RECHERCHER :

Reportages et entrevues
2 octobre 2007
Isabelle Ouimet

On la savait enragée, sombre et rugissante, véhémente voire violente… La voilà qui ressurgit déchaînée, terrible, sauvage. Opérée par la rage, alimentée par un rock noir comme le charbon, la machine Bionic semble inébranlable.

Repousser les limites de l’endurance, exploser les têtes, défoncer les tympans… Roulant à cent milles à l’heure au volant de son bolide blindé, un Charger seventies fait d’un heavy metal composite, c’est ce que Bionic fait de mieux. Maître montréalais des assauts scéniques, des déflagrations distorsionnées et de la mélodique lourde, après dix années passées à incendier les foules, le monstre à quatre têtes prend des allures de bête sanguinaire.

«Nous avons beaucoup tourné en Europe et ici avec des groupes heavy comme Nashville Pussy et C’mon et notre set était plus agressif… On s’est rendu compte que c’est là que le groupe était à son meilleur, explique le poilu bassiste Paul Julius dans un charmant français aux accents canadian. On savait que plus les chansons seraient intenses, mieux ce serait pour le live…» Aussi, sans réellement s’y attarder lorsque est venu le temps de mettre à jour son troisième effort, Bionic allait poursuivre plus loin encore sur la voie empruntée par son précédent Delivrance. Il allait lever les Marshal, Fender et Ampeg d’un cran, appuyer sur la Big Muff vintage et se donner jusqu’à la dernière goutte de sueur. «J’ai 38 ans et je joue plus fort que lorsque j’avais 15 ans, concède Julius avec un malin sourire dans la voix. Avec Bionic, il n’y a aucune limite.»
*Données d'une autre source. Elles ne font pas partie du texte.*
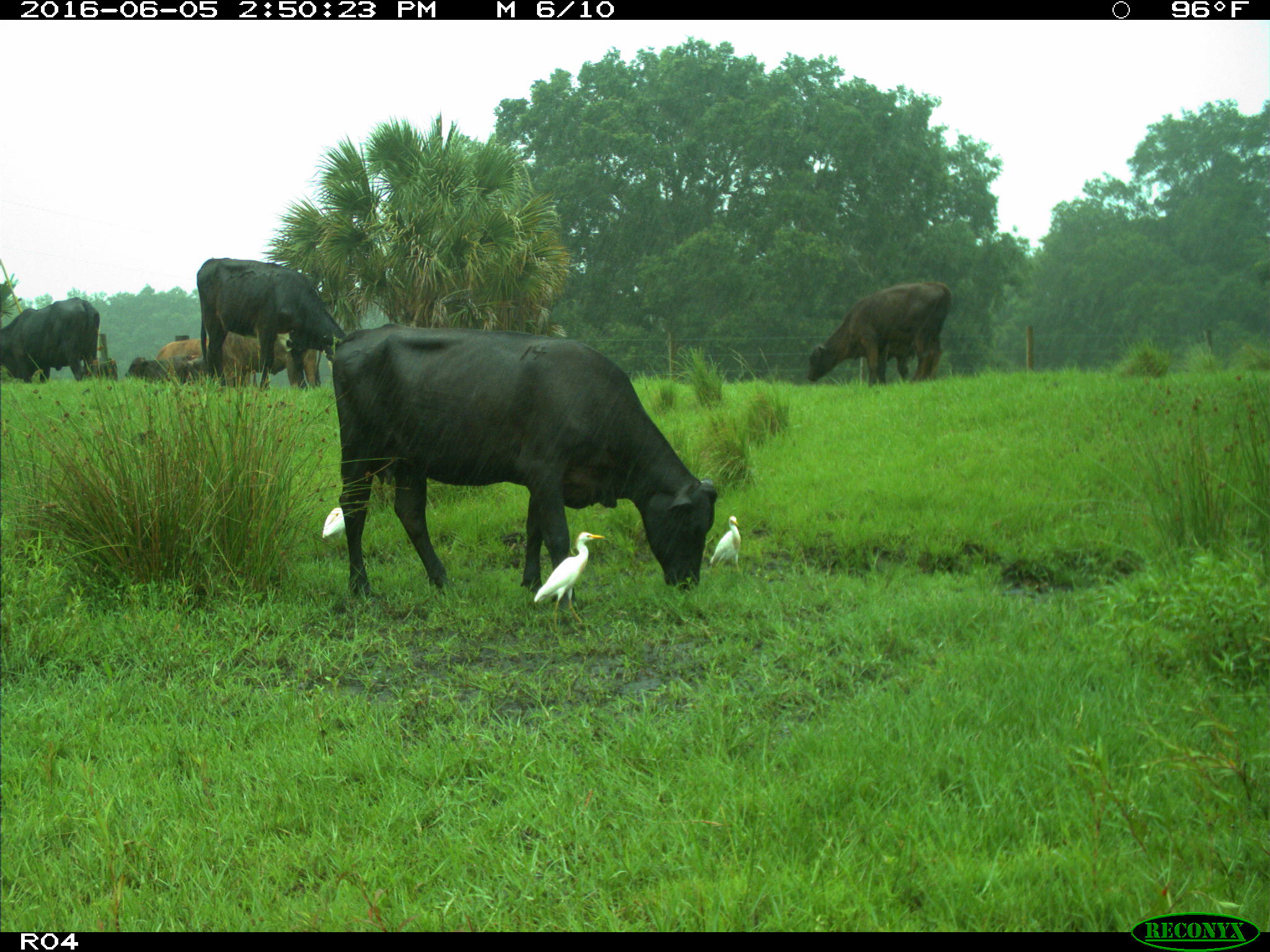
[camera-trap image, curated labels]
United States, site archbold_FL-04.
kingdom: Animalia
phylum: Chordata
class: Mammalia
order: Artiodactyla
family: Bovidae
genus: Bos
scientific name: Bos taurus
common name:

Témoignant de cet ardent désir de mettre le feu aux poudres, le nouvel album du mastodonte, Black Blood – paru le 25 septembre dernier sur l’étiquette Signed By Force, plus récent projet du tentaculaire Ramachandra Borcar (alias DJ Ram) – met de l’avant un alliage solide de six cordes, punk et rock 70s au son sale et à l’énergie brute… Un composé explosif qui, à mi-chemin entre la débilitante mixture des Norvégiens de Turbonegro, la lourdeur stoner psychédélique des Américains de Kyuss et la force mélodique du légendaire ZZ Top, n’en retient néanmoins que des éléments, traçant sa propre voie, en dehors des sentiers mille fois empruntés. «En studio, nous avons voulu intégrer de nouveaux éléments, travailler les orchestrations… donner plus que ce que l’on peut donner en live. Chacun des musiciens venus a apporté quelque chose», apprend Julius, citant des noms issus des Tricky Woo, The Besnard Lakes et Xavier Caféïne, soulignant la présence d’une fanfare et de meneuses de claques sur la vindicative Freedom Now Baby!, d’ailleurs amorcée par un brouhaha collégien nommé F-r-e-e-d-o-m.

«Jonathan [Cummings, ancien Doughboys et chroniqueur à l’hebdo culturel anglophone Mirror] a aussi beaucoup travaillé les textes… Et c’est la première fois qu’un livret de paroles est inséré dans un album de Bionic», précise le bassiste avec un enthousiasme non dissimulé. Un ajout aussi utile qu’agréable qui, en plus de donner profondeur à l’ensemble, souvent réduit sur les planches à une tonne cube de décibels, permettra enfin aux oreilles meurtries de discerner le discours de l’inimitable barbu chauve à lunettes… À moins que le sang qui s’en écoule ne coagule avant que ne prenne fin l’assaut des Fender Jazz et Gibson Les Paul.